### Text excerpt:
-.-.-
Is that what you're saying?
Yeah.
And I think object haunted is fine where the data that you wrap in the,
that you encapsulate in the object is not information.
Data is, we have different kinds of data.
Sometimes we have data, for example, the internals of the data structure, the
left child and the right child and the number of children and is visited and
stuff like that.
This is not what I call data.
This is not information that comes from the outside.
This is not something about the real world.
It's something about your program.
For things about your program, that's fine to use objects.
But for facts about the world that come from outside,
I think it's better they deserve to live on their own,
not to be stuck into our mental systems
okay so there's kind of like internal data and external data is kind of what you're saying but
you're you're saying one's information one's not and it's okay to encapsulate internal things
because they're uninteresting to the outside world but if you encapsulate things that are
eventually interesting outside world now you've backed yourself into a corner. I see what you're saying. Okay, so there's the why.
So for principle one, what about principle two, representing data with generic data structures?
Why use a map or a list? Those are kind of the two main ones, right? Lists of things and then
like dictionaries of things or maps or hashes or whatever your language calls them.
-.-.-
### Dataset records:
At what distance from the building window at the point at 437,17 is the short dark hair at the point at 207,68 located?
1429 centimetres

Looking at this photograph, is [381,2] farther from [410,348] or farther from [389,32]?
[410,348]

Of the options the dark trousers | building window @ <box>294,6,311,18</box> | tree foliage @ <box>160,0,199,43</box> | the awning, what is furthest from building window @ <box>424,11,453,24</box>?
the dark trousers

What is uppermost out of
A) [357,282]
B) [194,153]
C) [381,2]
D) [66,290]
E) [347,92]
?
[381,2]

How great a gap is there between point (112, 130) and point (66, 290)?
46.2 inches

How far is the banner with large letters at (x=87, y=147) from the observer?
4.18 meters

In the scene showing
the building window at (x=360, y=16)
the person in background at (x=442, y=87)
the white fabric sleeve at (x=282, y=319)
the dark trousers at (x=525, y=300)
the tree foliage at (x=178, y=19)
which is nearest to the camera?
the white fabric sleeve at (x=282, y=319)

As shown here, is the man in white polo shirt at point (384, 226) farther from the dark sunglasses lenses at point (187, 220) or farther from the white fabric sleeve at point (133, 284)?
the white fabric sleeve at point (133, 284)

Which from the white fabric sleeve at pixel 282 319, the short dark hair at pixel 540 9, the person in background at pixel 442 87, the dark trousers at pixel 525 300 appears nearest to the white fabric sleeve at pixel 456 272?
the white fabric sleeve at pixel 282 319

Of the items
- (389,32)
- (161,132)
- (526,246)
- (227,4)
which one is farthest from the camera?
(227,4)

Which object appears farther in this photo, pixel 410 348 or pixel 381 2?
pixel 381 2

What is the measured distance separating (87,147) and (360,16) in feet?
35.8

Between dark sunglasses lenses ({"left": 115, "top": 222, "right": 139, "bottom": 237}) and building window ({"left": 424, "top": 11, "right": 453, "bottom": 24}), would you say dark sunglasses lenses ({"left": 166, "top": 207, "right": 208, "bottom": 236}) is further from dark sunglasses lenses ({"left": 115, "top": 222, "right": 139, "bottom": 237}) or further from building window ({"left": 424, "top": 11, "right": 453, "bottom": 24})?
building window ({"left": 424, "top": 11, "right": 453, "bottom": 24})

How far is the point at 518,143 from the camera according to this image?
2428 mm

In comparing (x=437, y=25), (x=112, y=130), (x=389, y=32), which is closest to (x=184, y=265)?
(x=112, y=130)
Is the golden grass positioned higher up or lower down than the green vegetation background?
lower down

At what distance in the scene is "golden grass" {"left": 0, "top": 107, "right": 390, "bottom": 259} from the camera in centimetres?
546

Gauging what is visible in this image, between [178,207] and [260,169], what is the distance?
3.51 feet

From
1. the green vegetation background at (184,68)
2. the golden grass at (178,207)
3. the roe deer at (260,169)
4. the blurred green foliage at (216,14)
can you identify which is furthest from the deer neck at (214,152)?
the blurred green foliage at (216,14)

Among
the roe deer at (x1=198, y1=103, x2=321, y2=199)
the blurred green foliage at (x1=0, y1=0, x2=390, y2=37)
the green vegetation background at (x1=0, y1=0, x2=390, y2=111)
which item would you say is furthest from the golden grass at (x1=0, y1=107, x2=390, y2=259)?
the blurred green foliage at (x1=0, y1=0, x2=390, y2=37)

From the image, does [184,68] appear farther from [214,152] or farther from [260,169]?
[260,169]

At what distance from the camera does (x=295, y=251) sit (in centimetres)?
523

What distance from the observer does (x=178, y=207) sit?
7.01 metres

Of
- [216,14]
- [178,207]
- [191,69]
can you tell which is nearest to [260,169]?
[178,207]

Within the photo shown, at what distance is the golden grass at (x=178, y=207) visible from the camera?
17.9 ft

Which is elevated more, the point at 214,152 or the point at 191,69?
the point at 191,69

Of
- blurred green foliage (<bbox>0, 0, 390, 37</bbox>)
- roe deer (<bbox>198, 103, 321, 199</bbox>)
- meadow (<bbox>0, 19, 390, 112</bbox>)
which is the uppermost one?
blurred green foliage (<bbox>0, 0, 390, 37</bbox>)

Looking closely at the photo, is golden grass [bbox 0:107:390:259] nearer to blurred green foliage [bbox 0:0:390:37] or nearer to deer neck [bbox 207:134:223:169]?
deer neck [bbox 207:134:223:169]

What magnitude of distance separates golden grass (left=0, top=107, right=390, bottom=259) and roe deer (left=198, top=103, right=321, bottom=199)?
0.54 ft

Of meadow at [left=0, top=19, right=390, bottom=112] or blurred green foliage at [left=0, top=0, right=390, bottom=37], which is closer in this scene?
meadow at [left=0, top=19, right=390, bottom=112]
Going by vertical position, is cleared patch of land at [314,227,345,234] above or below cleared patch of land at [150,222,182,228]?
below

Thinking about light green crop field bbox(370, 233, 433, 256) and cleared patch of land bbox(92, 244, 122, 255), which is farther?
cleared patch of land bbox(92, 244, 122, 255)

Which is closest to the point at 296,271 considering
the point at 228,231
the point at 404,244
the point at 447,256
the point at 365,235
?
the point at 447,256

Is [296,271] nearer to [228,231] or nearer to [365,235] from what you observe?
-.-.-
### What you need to do:
1. According to the conversation about data, what are the two main generic data structures?
2. Print the part of the conversation about data that begins at the words "Sometimes we have" and stops after "the real world.".

### Answers in order:
1. Lists and maps, which other languages may call dictionaries or hashes.

2.
Sometimes we have data, for example, the internals of the data structure, the
left child and the right child and the number of children and is visited and
stuff like that.
This is not what I call data.
This is not information that comes from the outside.
This is not something about the real world.